Grist

Over the past few years, Grist has morphed from a tightly focused, policy-minded environmental news outlet into a powerful media brand cultivating a rapidly growing, highly devoted audience. In other words, Grist is becoming the kind of brand that strives to bring with it that often-elusive feel of relevance mixed with serious urgency. It’s the kind of aura that brand managers dream about. So how did this media non-profit learn to punch well above its weight?

High10 Media Challenge

Brand-building often conjures up thoughts about great visual design. Beautifully kerned fonts, smooth graphics and cucumber-cool copy seem to be what it’s all about. While that might be true some of the time, when you’re trying to do what non-profit media company Grist has set out to do—that is, transform how the world understands the environment and its intersection with key issues like equity and racial justice—good design is not enough. Not by a long shot.

How Grist, the non-profit, environment-focused newsroom, came into its own

A founding that evolved Grist launched in 1999 as a pioneering digital publication focused on covering the environment and climate. Over the next two decades, it hewed closely to its mission, building a loyal readership and (just as importantly to its non-profit model) nurturing a base of donors who believed that its mission of opening readers’ eyes to a looming environmental disaster was of critical importance. But in 2017, as it became clear that the climate crisis could only be solved by recognizing its overlap with racial and gender justice movements, Grist knew it needed to up its game. The outlet tapped Brady Piñero Walkinshaw, a former Washington state legislator, as its CEO to lead the effort. Energized by his mandate, Walkinshaw quickly set to work. What he understood from his days in politics was that a great cause-driven brand would be all about telling the right story to the right community. He felt this was less about buying eyeballs and more about doing the kind of gritty base-building he had helped pull off in the statehouse.

What we did

Inspiring action for the future

A central part of this would be shifting Grist’s focus from raising awareness about climate change to inspiring action for a better future. The community Walkinshaw wanted to build would be aspirational, engaged and looking not just to consume content but to participate as well. To this end, Grist doubled down on its mission by elevating solutions, exposing inequity and empowering its audience to make a tangible difference starting today.

With this new editorial focus in place, Grist began creating a slate of new priority programs. This would include the following:

  • Launching the country’s first-ever environmental justice desk;
  • Creating a solutions lab called Fix that convenes a growing community of climate leaders through creative storytelling, network-building and events;
  • Launching a fellowship program to attract new talent and groom the next generation of environmental journalists; and
  • Helping convene the first-ever gathering of environmental journalists of color in Seattle, an initiative known as The Uproot Project.

These initiatives were the kind of thing that would create a social gravity pulling constituencies towards the brand. And as the Grist community grew, so too did its digital audience. By April 2020, the outlet’s website saw 1.6 million unique users. Its revenue began to rise as well. At a time when most media outlets were slashing budgets, Grist notched double-digit revenue increases every year for the past three years.

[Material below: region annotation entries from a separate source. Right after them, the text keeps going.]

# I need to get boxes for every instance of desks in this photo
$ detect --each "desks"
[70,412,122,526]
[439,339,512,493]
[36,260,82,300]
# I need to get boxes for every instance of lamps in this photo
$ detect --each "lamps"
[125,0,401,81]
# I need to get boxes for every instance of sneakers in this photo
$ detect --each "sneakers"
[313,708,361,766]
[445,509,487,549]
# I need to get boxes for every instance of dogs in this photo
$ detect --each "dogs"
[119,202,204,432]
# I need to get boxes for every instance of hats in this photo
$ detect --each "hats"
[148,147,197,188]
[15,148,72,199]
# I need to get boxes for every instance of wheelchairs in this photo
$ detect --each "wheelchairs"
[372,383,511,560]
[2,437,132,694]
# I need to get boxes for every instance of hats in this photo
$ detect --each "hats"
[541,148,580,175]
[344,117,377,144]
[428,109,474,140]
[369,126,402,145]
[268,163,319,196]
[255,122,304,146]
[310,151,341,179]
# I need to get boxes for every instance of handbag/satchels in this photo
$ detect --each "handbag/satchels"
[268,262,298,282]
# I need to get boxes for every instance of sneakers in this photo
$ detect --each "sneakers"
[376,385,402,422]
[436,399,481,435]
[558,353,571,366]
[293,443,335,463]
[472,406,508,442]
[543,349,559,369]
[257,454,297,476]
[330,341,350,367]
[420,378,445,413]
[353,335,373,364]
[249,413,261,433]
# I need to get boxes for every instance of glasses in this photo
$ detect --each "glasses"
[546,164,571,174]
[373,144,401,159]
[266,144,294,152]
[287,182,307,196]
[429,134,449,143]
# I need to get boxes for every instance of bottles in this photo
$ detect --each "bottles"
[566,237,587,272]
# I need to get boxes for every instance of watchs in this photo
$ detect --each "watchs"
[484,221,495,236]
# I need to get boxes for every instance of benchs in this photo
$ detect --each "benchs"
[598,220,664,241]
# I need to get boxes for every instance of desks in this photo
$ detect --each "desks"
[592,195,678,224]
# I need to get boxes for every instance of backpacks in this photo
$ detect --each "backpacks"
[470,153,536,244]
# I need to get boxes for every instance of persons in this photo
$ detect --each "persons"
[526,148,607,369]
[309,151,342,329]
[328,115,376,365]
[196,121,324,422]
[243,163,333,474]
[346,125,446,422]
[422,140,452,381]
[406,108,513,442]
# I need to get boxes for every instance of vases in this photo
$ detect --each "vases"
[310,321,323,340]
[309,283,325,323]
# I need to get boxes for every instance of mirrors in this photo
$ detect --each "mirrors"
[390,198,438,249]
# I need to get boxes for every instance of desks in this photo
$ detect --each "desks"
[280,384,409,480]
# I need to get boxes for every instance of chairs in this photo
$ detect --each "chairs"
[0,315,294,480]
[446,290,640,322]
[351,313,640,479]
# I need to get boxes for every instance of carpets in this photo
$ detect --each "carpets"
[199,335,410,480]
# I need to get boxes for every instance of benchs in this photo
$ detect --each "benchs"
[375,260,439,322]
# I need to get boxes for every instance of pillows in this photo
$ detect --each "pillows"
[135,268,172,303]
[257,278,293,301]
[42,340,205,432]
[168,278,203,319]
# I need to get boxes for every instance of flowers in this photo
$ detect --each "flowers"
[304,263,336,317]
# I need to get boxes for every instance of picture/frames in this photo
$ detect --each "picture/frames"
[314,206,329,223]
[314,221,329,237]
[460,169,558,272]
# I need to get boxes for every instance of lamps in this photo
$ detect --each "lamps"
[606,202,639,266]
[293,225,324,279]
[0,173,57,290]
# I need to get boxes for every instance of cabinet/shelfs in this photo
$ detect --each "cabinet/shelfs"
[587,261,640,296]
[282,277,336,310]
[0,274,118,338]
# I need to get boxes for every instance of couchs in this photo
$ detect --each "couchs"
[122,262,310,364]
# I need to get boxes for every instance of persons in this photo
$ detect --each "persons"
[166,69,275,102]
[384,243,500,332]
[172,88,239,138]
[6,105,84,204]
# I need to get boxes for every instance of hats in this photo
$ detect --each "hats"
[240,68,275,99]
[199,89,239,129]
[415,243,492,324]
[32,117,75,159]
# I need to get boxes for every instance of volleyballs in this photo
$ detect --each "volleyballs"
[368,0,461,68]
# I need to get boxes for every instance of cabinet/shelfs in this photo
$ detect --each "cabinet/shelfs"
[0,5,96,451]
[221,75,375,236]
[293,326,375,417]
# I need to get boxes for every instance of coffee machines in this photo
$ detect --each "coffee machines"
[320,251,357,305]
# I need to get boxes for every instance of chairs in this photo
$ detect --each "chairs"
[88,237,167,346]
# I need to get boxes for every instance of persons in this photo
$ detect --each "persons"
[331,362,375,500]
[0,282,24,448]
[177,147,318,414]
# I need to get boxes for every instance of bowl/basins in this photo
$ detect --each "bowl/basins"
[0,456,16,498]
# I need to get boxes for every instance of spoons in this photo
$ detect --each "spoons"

But with this much at stake Grist also understood that it had to be proactive about telling its story. When the outlet hired New York-based media specialist agency High10 Media to lead its communications strategy, Grist was in the early stages of its pivot. With High10 Media’s communications heft, Grist’s leadership managed to communicate the vision behind its shift—as well as the significance of each achievement along the way—to the right audiences at the right time, whether it be media reporters, environmental groups or news consumers.

The culmination of all this work was the redesign of Grist’s visual brand: Upstatement, a digital product studio that’s worked with NPR, PBS, Bloomberg and MIT, created a visual language for Grist that could envelope the community and express the cause-driven ethos that has powered Grist’s rise. While some brands might have seen the rebrand as a jumping-off point, for Grist it’s more of a culmination of decades of doing the hard work.

Despite its achievement of crafting an impactful media brand in an economic environment often described in terms of crisis, Grist still views the future as a whole new brand, community waiting to be built.